On November 14th, Nvidia officially introduced its cutting-edge H200 GPU and the revamped GH200 product line at the "Supercomputing 23" conference. The H200, built on the established Hopper H100 architecture, showcases augmented high-bandwidth memory (HBM3e) to adeptly manage extensive datasets crucial for artificial intelligence (AI) development and deployment. The overall performance in executing large models is anticipated to surge by 60% to 90%, surpassing its predecessor, the H100.
The H200 boasts a significant 76% boost in HBM capacity, offering an impressive 141GB of HBM3e memory with an operational speed of approximately 6.25 Gbps. Across the six HBM3e stacks, the total bandwidth per GPU is an impressive 4.8 TB/s, marking a substantial advancement over the H100. Performance evaluations reveal a remarkable 60% to 90% improvement when running substantial models like GPT3 175B and Llama 2 70B.
While the original computational prowess of the H200 remains relatively steady, Nvidia asserts that its performance running GPT-3 will outpace the original A100 by 18 times and be approximately 11 times faster than the H100. Notably, the H200 and H100 are mutually compatible, enabling a seamless transition for AI enterprises utilizing the H100 for training/inference models to embrace the latest H200 chip without necessitating modifications.
Major computer manufacturers and cloud service providers are poised to adopt the H200 starting in the second quarter of 2024. Nvidia's server manufacturing partners, including ASRock, ASUS, Dell, Eviden, GIGABYTE, HPE, Hongbai, Lenovo, Cloudra, SuperMicro, Wistron, and Wuying Technology, have the capacity to upgrade existing systems with the H200. Leading cloud service providers such as Amazon, Google, Microsoft, Oracle, and others are among the early adopters of the H200 for integration into their offerings.
In the dynamic AI market landscape, Nvidia faces active competition from industry giants AMD and Intel.
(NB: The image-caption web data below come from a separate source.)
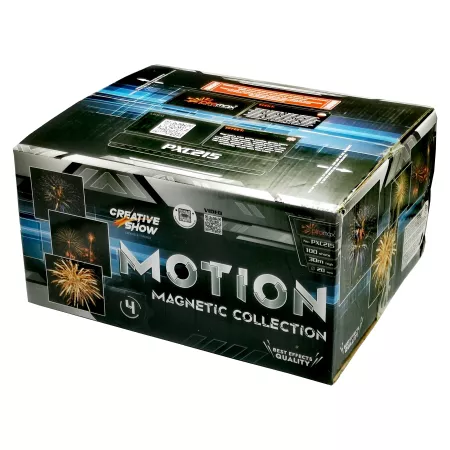 Compound Wyrzutnia Motion 100 strzałów 0,8"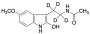 2-Hydroxymelatonin-d4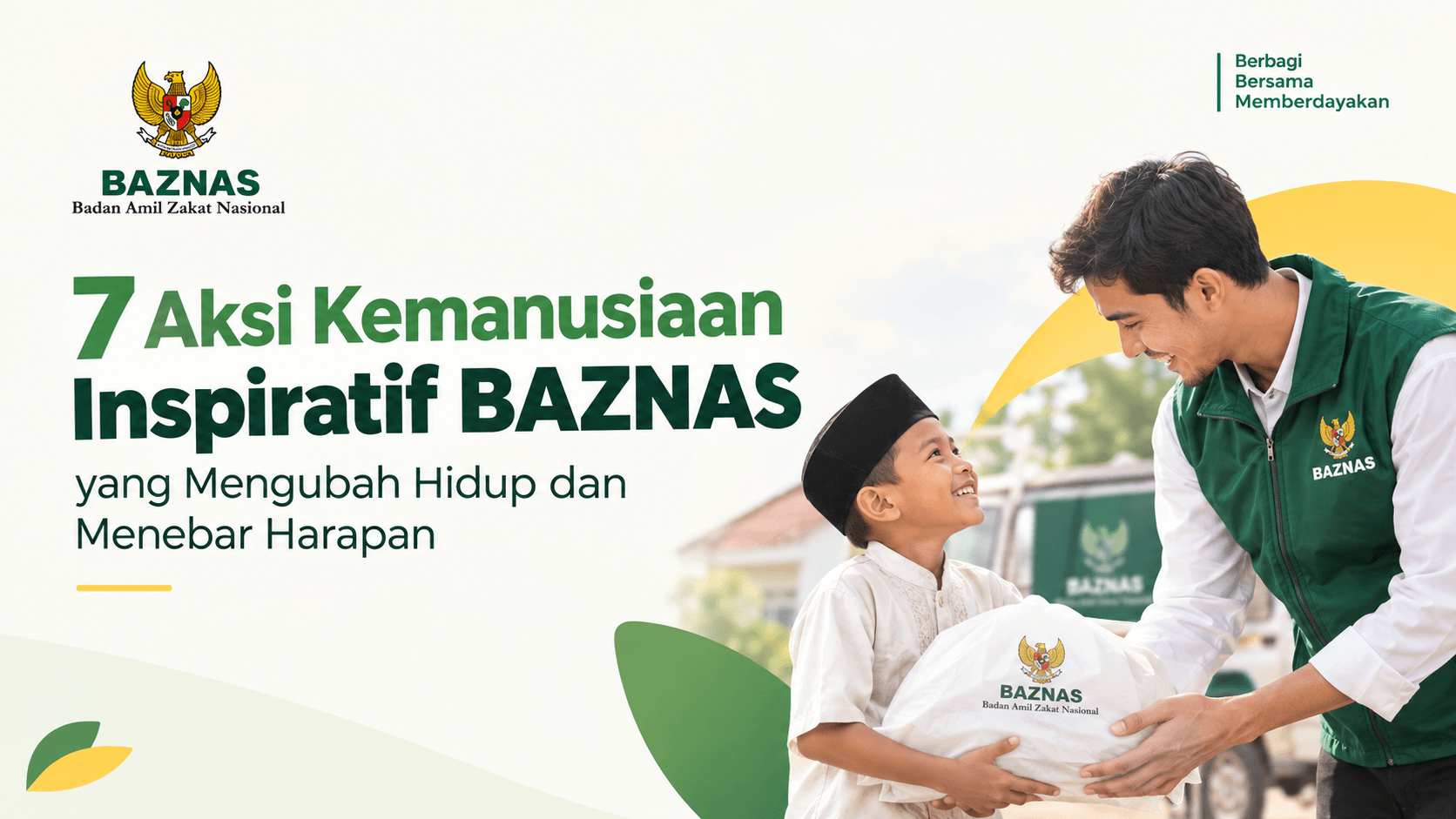 7 Aksi Kemanusiaan Inspiratif BAZNAS yang Mengubah Hidup dan Menebar Harapan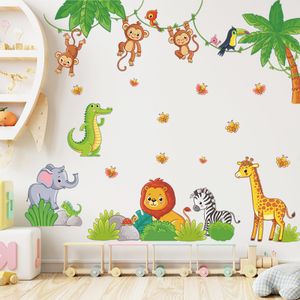 Wandtattoos, Tiere Wandaufkleber Wanddeko Aufkleber Set, Für Kinderzimmer Baby Kinderzimmer Wandtattoos, Wandaufkleber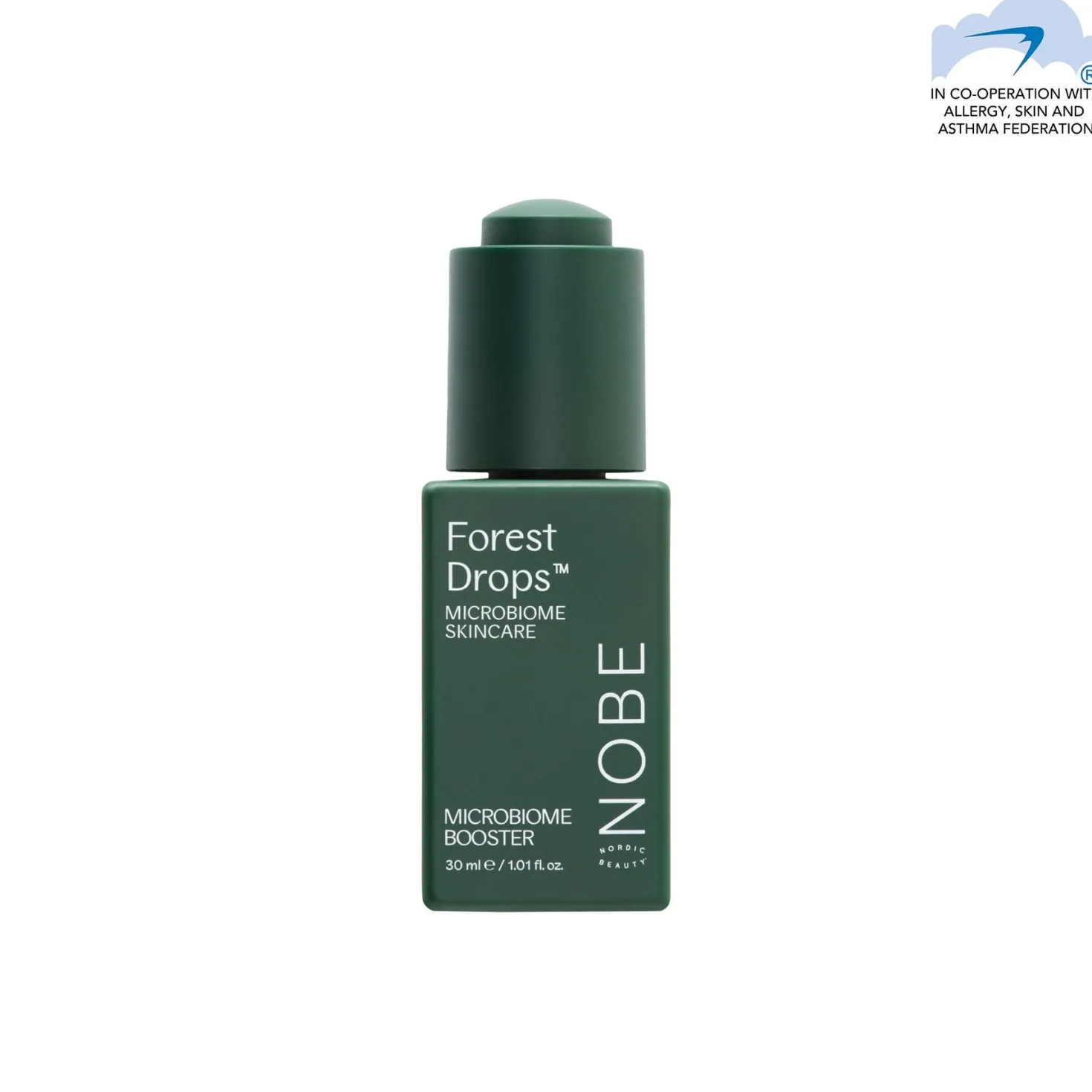 NOBE Forest Drops Microbiome Booster - Vartalo- ja Kasvotipat 30 ml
AMD's MI300X, featuring 192GB of HBM3 and 5.2TB/s memory bandwidth, positions itself as a formidable contender surpassing the H200 in both capacity and bandwidth. Intel's strategic plan includes augmenting the HBM capacity of its Gaudi AI chip, with the latest Gaudi3 designed for enhanced performance and network capabilities.
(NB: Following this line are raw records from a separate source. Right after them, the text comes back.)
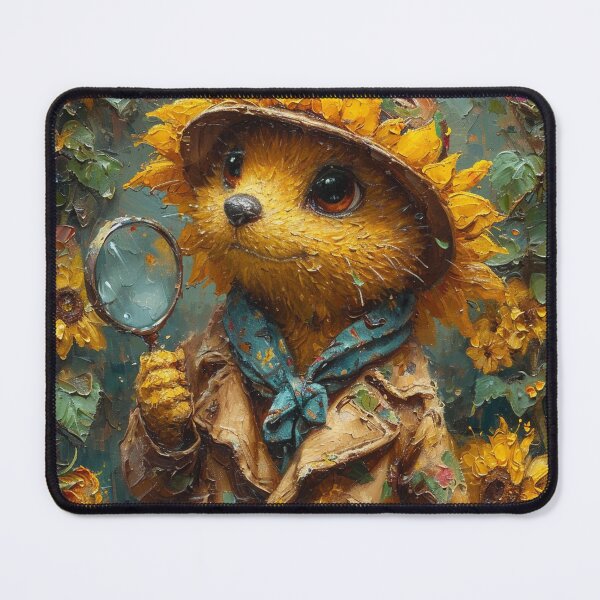 Item preview, Sunflower Sleuth: The Petal Detective designed and sold by Emre Karaarslan.
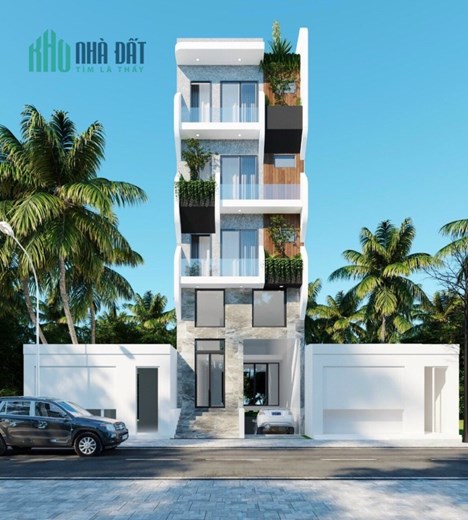 Bán Tòa nhà 1 Hầm 6 Tầng Mặt Tiền Đường Hàn Thuyên P. Bình Thọ. Giá 25 Tỷ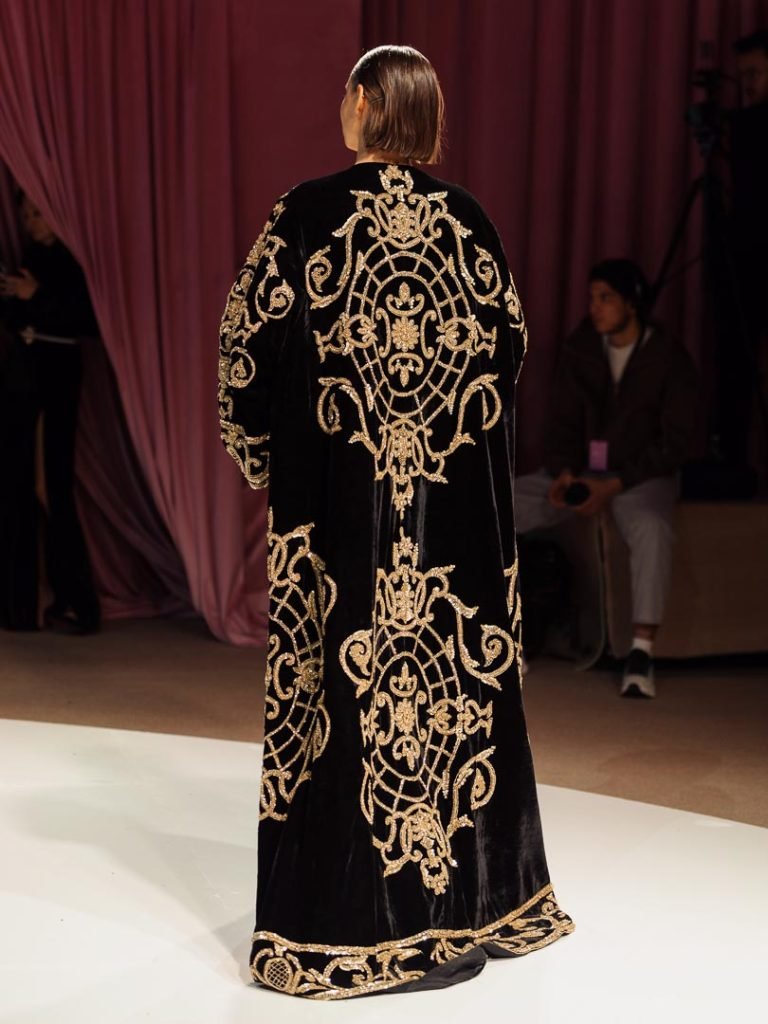 Porso presented the "Miracle of Gold" collection during Visa Fashion Week Tashkent - November 2025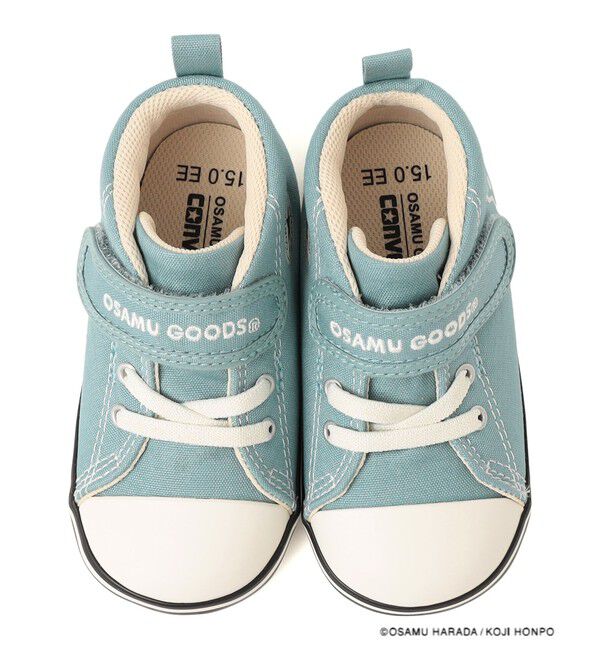 SHIPS KIDS「CONVERSE:13～15cm / BABY OSAMU GOODS スニーカー」|スニーカー|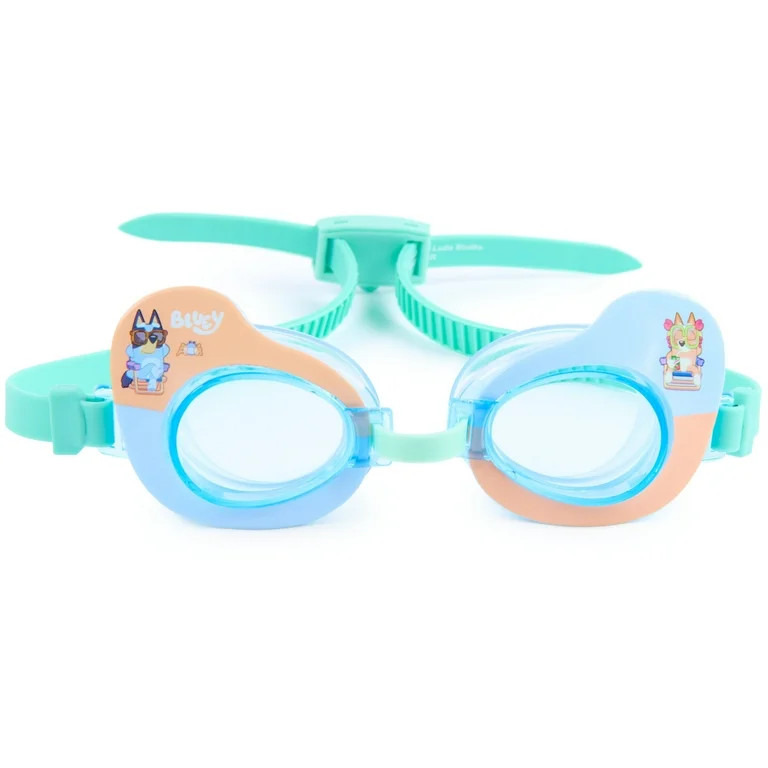 Swimways Bluey Swim Goggles, Bluey Water Toys, Pool Accessories for Kids Aged 3 & Up | Walmart (US)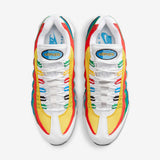 Мъжки маратонки Nike Air Max 95 Big Bubble Premium White Chile Red Photo Blue - IB7872-100 – снимка 4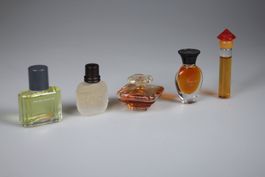 Lot 5 Miniatur Parfumflakons Lancôme, Rochas, Palomas #9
Expanding its portfolio, Nvidia also unveiled the updated GH200 superchip, incorporating Nvidia NVLink-C2C chip interconnect, the latest H200 GPU, and a Grace CPU (potentially a next-gen iteration). Each GH200 superchip encompasses an impressive 624GB of memory, a noteworthy advancement from its predecessor based on the H100 GPU and 72-core Grace CPU, which offered 96GB of HBM3 and 512GB of LPDDR5X integrated in the same package.
The GH200 introduces an impactful 8x improvement in ICON performance and substantial advancements in benchmarks such as MILC, Quantum Fourier Transform, and RAG LLM Inference. This superchip is slated for use in the new HGX H200 system, seamlessly compatible with existing HGX H100 systems, facilitating enhanced performance and memory capacity without requiring infrastructure redesign.
Anticipated deployments of GH200 systems in 2024 include prominent supercomputers like the Alps supercomputer at the Swiss National Supercomputing Center and the Venado supercomputer at Los Alamos National Laboratory. Notably, the Jülich supercomputer's Jupiter system is set to accommodate nearly 24,000 GH200 superchips, delivering an impressive total of 93 exaflops of AI computing power, utilizing a "Quad GH200" board housing four GH200 superchips.